The task —
Copy out each line in the material below that has the word "frames".

Material for the task —

----

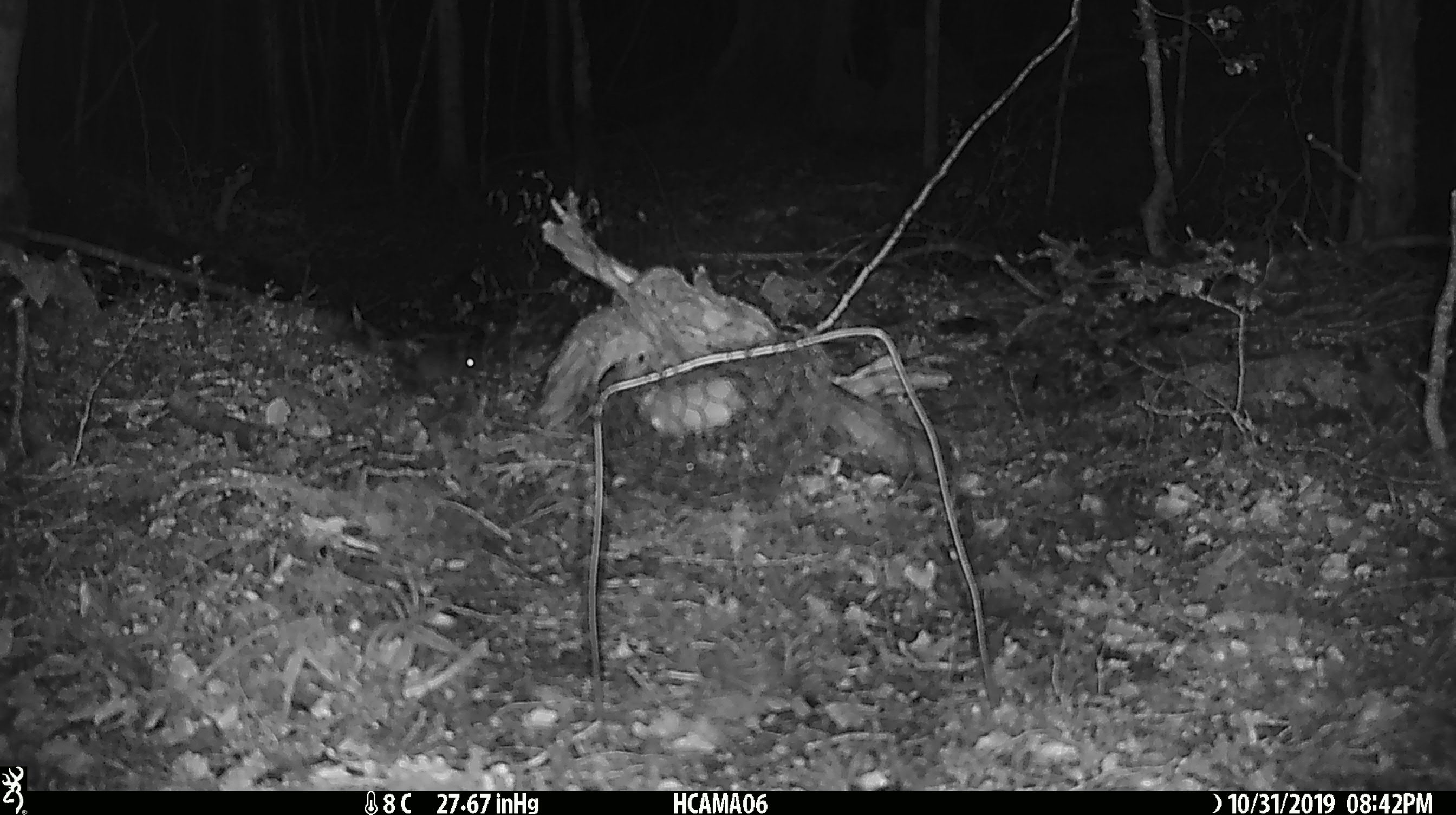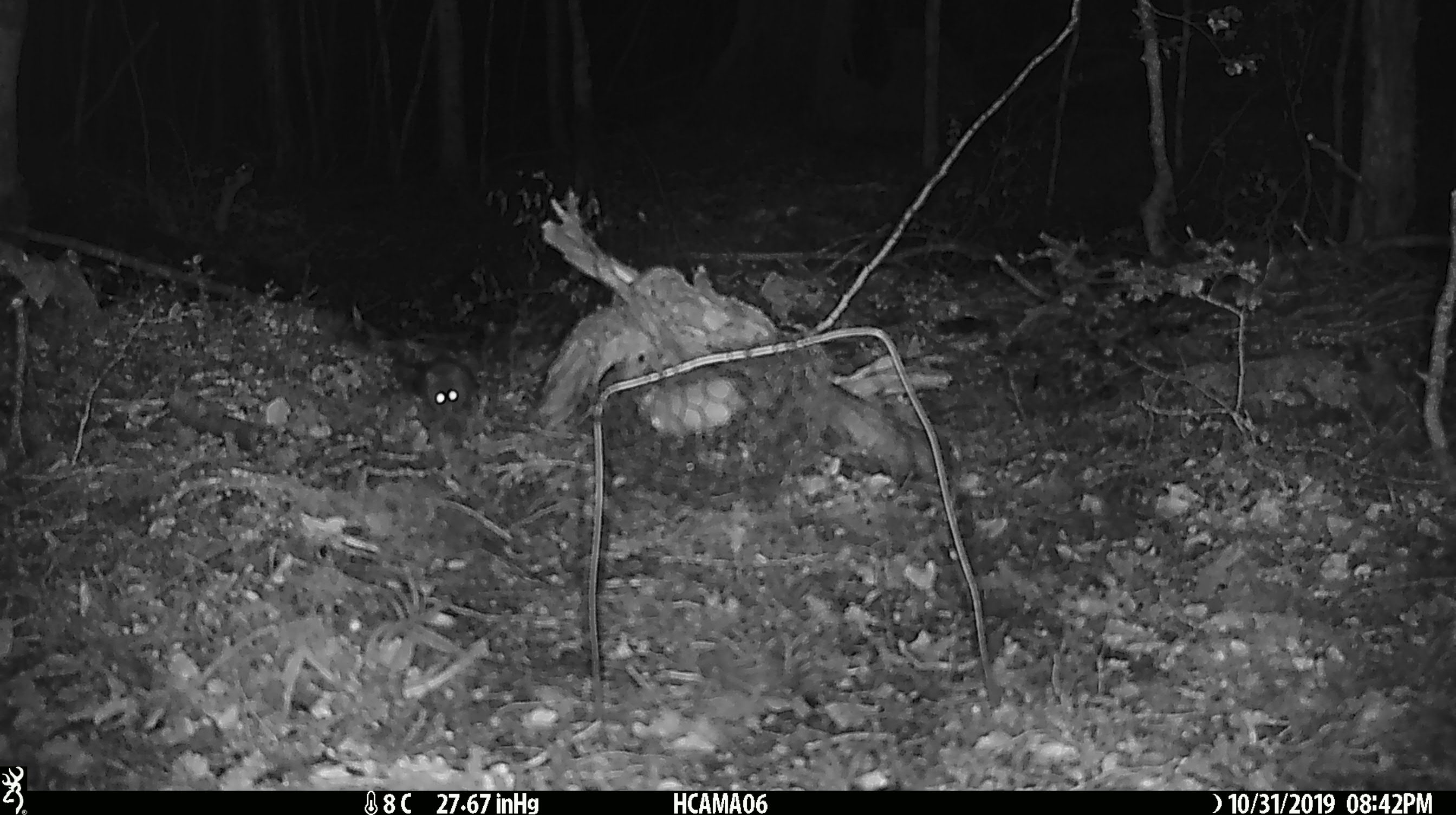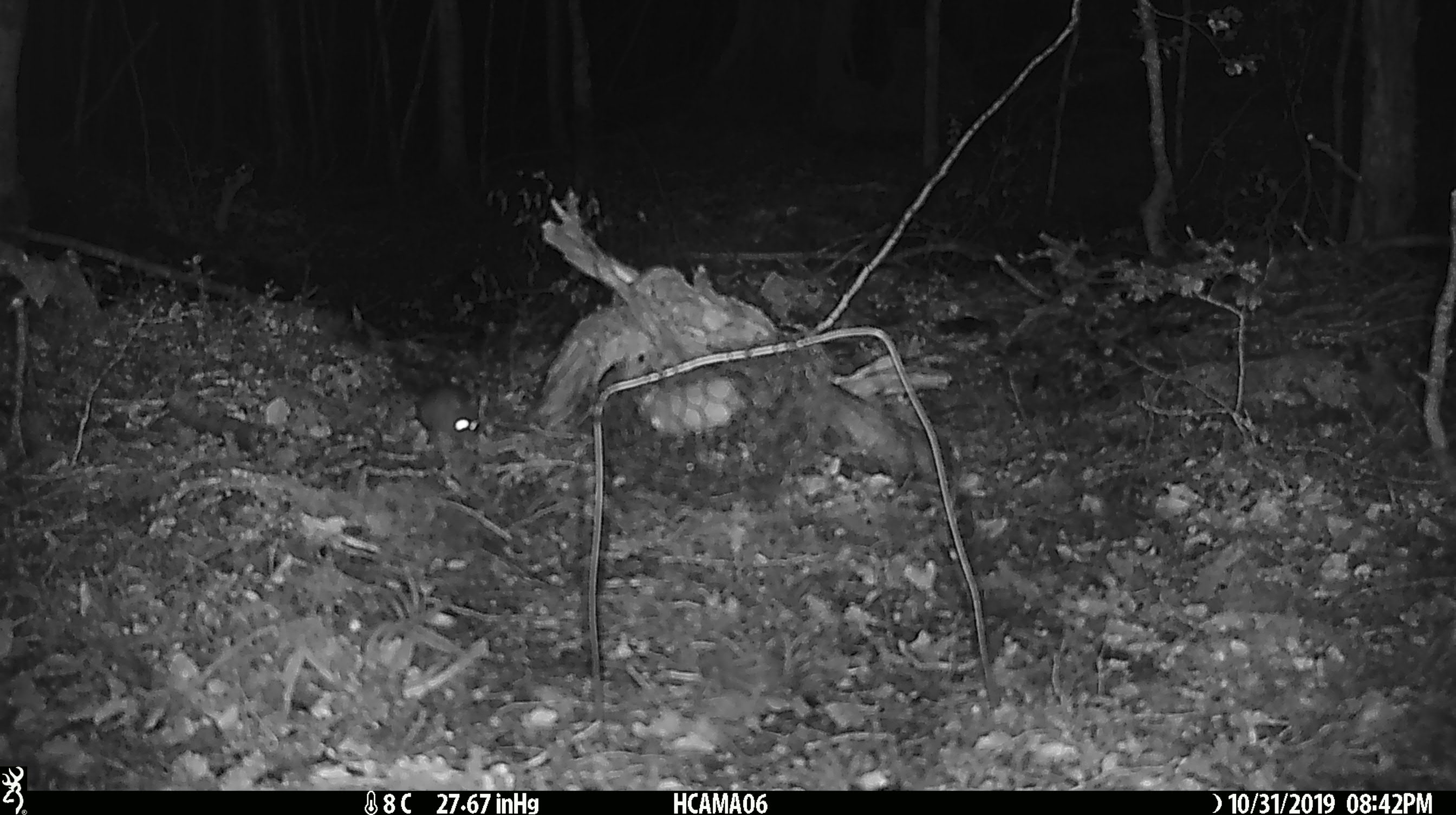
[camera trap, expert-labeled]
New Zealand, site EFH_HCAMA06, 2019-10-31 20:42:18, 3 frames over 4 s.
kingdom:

----

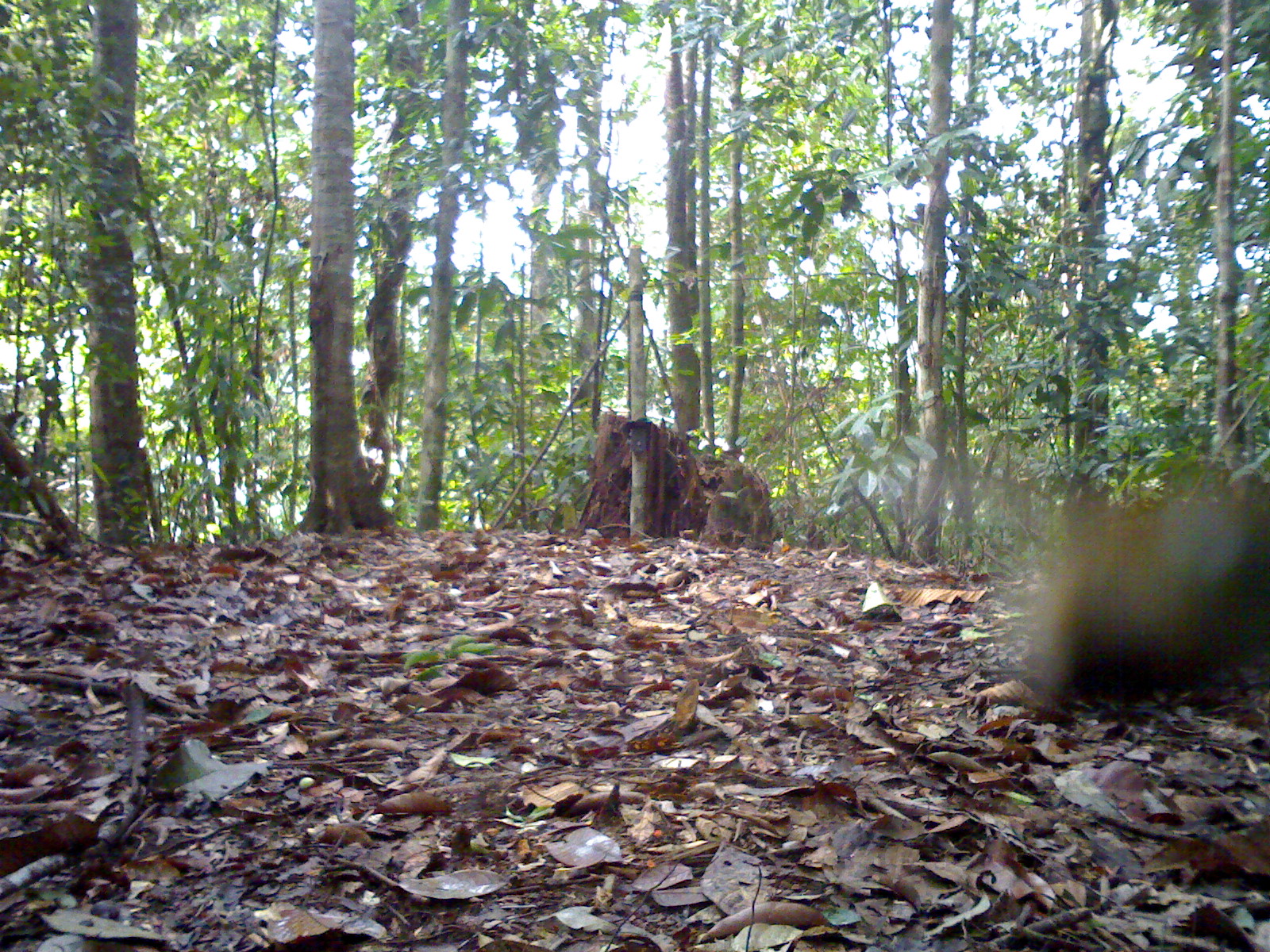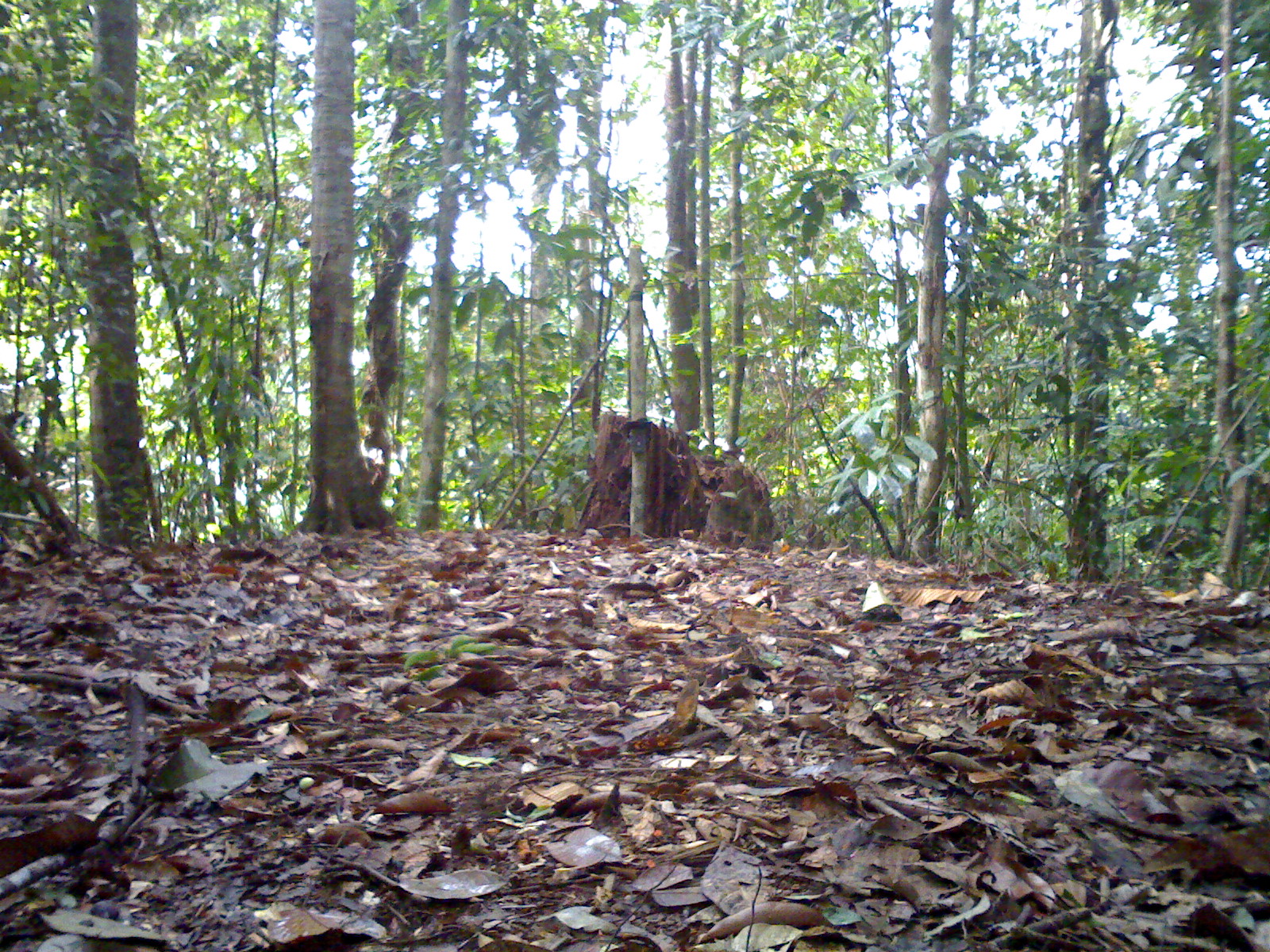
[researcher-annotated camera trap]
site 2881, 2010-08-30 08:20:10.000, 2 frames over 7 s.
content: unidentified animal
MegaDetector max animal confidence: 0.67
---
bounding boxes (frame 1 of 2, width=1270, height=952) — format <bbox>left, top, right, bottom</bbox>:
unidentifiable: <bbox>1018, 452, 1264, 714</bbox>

----

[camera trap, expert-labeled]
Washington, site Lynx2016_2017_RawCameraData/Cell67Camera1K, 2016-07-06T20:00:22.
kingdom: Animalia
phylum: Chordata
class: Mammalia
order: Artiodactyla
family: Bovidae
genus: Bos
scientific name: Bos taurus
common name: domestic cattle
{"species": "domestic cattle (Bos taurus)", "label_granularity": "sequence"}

----

Solution for this problem —
New Zealand, site EFH_HCAMA06, 2019-10-31 20:42:18, 3 frames over 4 s.
site 2881, 2010-08-30 08:20:10.000, 2 frames over 7 s.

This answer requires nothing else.